- _SOURCE EXCERPT_
This state of affairs has led to the rise of a product category purpose-built for the protection of the identity attack surface: Identity Threat Detection and Response (ITDR). However, the introduction of a new category inevitably entails a period of confusion for buyers, during which identity security teams must figure out which ITDR capabilities are mandatory and which are a “nice to have”.  

This article assists organizations in this journey by providing the top five evaluation criteria to assess how well an ITDR solution can deliver on its promises.   

Evaluation criteria #1: The breadth and depth of coverage  

The identity attack surface is extremely heterogeneous and comprises multiple components. We can classify these to the following groups: 

Resources 

The on-prem environment includes workstations and servers, IT infrastructure, databases, and legacy apps. Some virtual machines are managed in data center servers, while IaaS virtual machines reside in the public cloud. These are joined by the corporate SaaS and web apps for storage, email and other purposes. 

Protocols and access methods 

Active Directory uses protocols such as NTLM, Kerberos, and LDAP to manage access to servers, workstations, and other on-prem resources. This access is carried out in various ways – command line, RDP, and dedicated remote access tools (Teamviewer and others like it). VPN remote access is usually done via a RADIUS, while federation servers and cloud IdPs employ SAML, OpenID, and OAuthor to access SaaS apps via users’ web browsers.  

User accounts  

Additionally, there are various types of users: standard, privileged, human and non-human. Some are easier to detect and monitor while others are more challenging. A prominent example is Non-Human Identities (NHI) such as service accounts in Active Directory environments, which are extremely hard to locate and map.  

An ITDR solution must be able to apply its capabilities on all users, resources, and access methods in the hybrid environment.  

Why does it matter? 

To truly protect an attack surface you must protect all of it without any blind spots. Protecting only a part of it simply leaves the path clear for adversaries to target the unprotected portion instead. That’s why, for example, lateral movement and ransomware propagation are carried out mostly via command line access (such as PsExec, PowerShell, and WMI tools) rather than with RDP. While the latter is usually protected with MFA, the former doesn’t support it. Securing a single access method to a server is not sufficient protection when there are other unsecured access points.

- _CHALLENGE_
In the ITDR excerpt:
(a) Which protocols does Active Directory use to manage access to on-prem resources?
(b) What example of a Non-Human Identity is named?
(c) What kind of access is mostly used for lateral movement and ransomware propagation?
The listing comes from a separate source.

- _RECORDED DATA_
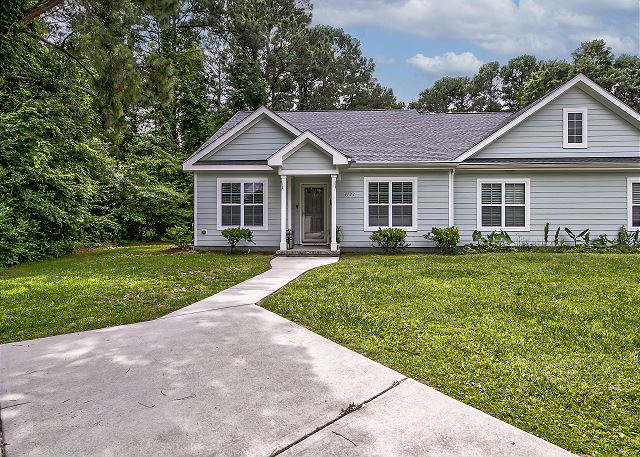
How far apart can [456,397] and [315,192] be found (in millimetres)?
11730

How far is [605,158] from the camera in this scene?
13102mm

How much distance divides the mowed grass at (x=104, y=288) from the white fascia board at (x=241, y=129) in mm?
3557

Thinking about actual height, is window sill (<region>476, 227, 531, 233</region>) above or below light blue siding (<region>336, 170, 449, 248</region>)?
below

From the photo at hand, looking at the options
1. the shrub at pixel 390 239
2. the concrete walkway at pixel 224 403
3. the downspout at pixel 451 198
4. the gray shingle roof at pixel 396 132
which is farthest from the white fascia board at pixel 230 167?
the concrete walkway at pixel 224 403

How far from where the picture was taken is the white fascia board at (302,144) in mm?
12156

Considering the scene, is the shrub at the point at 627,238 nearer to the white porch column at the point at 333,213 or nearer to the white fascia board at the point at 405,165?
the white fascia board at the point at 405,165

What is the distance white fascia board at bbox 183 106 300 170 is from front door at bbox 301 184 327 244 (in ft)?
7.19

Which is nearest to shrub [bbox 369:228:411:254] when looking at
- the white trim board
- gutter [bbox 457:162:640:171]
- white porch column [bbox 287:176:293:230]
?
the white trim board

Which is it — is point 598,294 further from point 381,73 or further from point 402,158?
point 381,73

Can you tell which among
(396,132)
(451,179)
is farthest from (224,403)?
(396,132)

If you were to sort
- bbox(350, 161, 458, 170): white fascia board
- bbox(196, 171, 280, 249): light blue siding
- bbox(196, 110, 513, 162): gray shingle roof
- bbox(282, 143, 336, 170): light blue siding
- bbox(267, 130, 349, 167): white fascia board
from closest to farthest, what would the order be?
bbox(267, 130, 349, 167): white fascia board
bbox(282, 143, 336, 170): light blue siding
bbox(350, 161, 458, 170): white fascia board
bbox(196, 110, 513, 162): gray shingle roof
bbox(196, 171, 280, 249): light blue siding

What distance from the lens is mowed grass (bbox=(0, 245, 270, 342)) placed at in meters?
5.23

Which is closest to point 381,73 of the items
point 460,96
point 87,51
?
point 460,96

- _SOLVED EXERCISE_
(a) NTLM, Kerberos, and LDAP.
(b) Service accounts in Active Directory environments.
(c) Command line access (such as PsExec, PowerShell, and WMI tools), rather than RDP.